Measurables Eric Rowe Quentin Jammer 
 Height6'1 6'1 
 Weight205 204 
 40 time4.45 4.49 
 Vertical jump39" 36" 
 Broad jump125" 124" 
 Bench press19 reps 18 reps 

Eric Rowe:

Quentin Jammer:

Rowe-Jammer similarities:

Size-speed measurables: As noted above Rowe's and Jammer's Combine measurables were very similar. To expand on that a tad, I think some would argue that Jammer didn't play to his timed speed. That will also be something Rowe has to prove he can do.

• Versatility: Rowe had a rare transition from safety to corner in college.
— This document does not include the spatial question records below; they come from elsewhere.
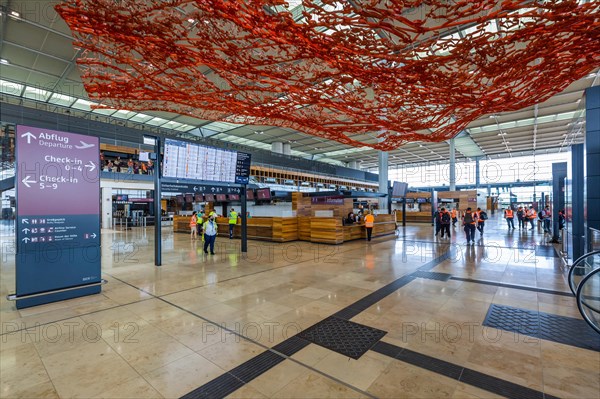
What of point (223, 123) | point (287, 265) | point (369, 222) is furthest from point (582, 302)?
point (223, 123)

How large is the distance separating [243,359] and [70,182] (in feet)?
13.9

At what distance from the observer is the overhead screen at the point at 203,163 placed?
7.59 m

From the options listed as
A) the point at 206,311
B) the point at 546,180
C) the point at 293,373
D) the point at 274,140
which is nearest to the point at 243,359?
the point at 293,373

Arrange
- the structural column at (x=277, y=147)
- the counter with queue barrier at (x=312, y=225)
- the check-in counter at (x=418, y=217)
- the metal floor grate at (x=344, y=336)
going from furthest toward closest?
the structural column at (x=277, y=147), the check-in counter at (x=418, y=217), the counter with queue barrier at (x=312, y=225), the metal floor grate at (x=344, y=336)

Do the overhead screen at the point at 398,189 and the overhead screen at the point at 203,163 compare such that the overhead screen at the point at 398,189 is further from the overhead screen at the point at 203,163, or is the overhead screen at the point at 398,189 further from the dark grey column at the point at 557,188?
the overhead screen at the point at 203,163

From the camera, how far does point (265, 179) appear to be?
22.4 meters

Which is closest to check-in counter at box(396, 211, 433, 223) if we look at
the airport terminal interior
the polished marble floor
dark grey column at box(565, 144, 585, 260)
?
the airport terminal interior

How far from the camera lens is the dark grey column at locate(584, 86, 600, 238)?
5738 mm

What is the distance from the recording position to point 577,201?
6.86m

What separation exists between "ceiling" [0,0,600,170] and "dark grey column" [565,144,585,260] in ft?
32.4

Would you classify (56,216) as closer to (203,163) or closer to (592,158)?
(203,163)

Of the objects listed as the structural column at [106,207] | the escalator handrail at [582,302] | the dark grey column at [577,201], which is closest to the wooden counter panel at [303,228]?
the dark grey column at [577,201]

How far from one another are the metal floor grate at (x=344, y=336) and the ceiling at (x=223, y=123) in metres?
11.6

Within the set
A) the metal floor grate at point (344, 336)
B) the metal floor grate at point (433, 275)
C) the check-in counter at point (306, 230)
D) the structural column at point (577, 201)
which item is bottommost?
the metal floor grate at point (433, 275)
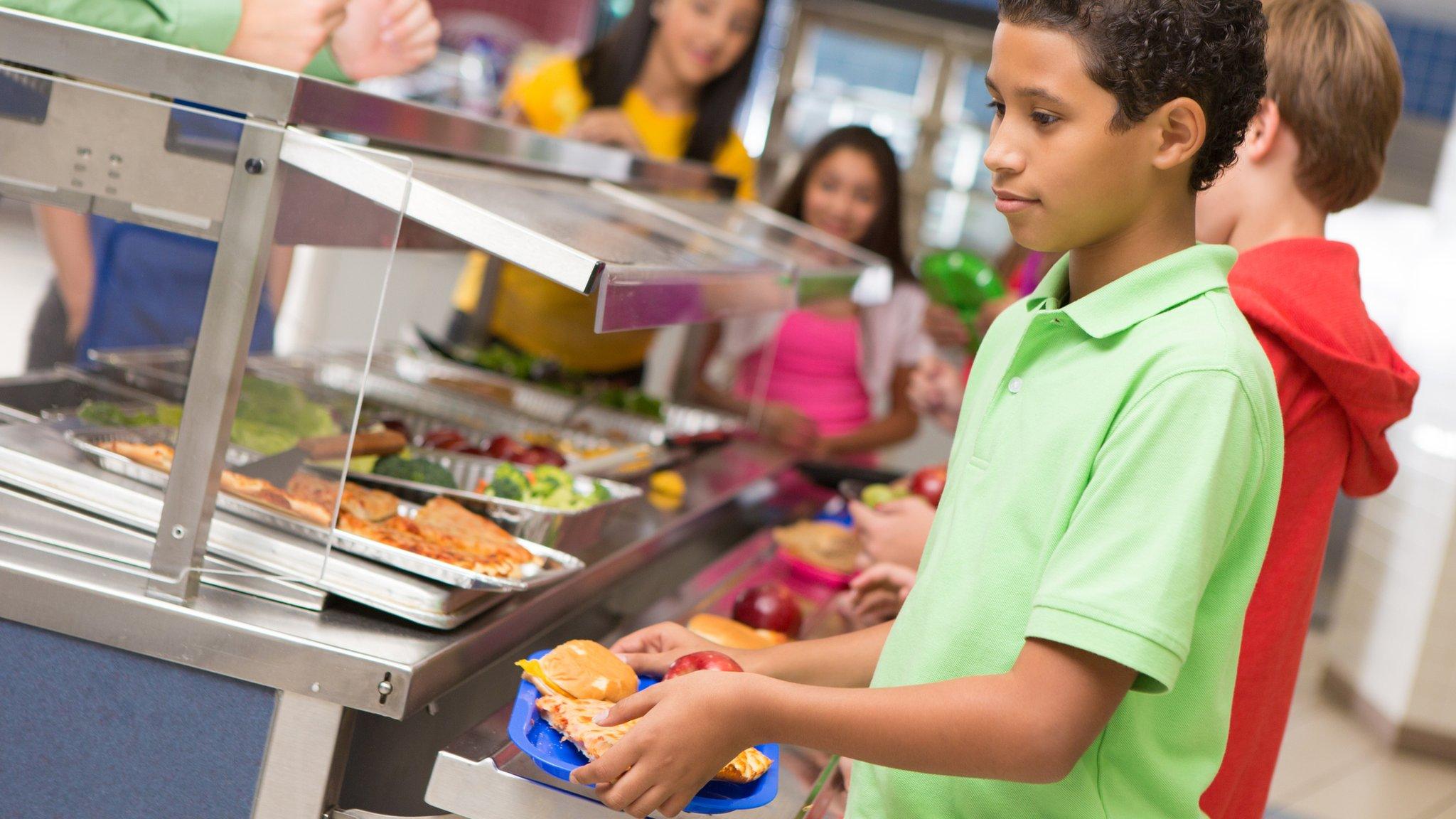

He played safety his first three years at Utah before moving to corner for his senior season. Similarly, Jammer started his college career at Texas at safety before moving to corner.

• Physical play: Jammer was a physical press corner, and a very solid tackler, as is Rowe.

Lack of splash plays: Over his 12 year NFL career, Jammer had just 21 interceptions. In his four year college career, Rowe had just three interceptions.

• Smarts/character: Jammer was known as a smart, instinctive corner and quality person. The Eagles would not have traded up in the second round for Rowe if they didn't think he was a quality person, and he has already received rave reviews from defensive backs coach Cory Undlin for his ability to diagnose what the offense is trying to do, via Tim McManus of Birds 24/7:

There have been some positive signs here in the early going. Undlin pointed to "an unbelievable play" Rowe made on Wednesday that speaks to his level of growth in a short period of time. The new defensive backs coach didn't want to offer up too many specifics, but explained that based off the offensive formation and split of the wideout, Rowe properly diagnosed the situation and made a call that put the defense in position to have the upper hand.
"Actually, it was really impressive," he said.

Jammer is no longer playing in the NFL, which means that technically he's not exactly an "NFL comp," but I like it better than the others, so too bad.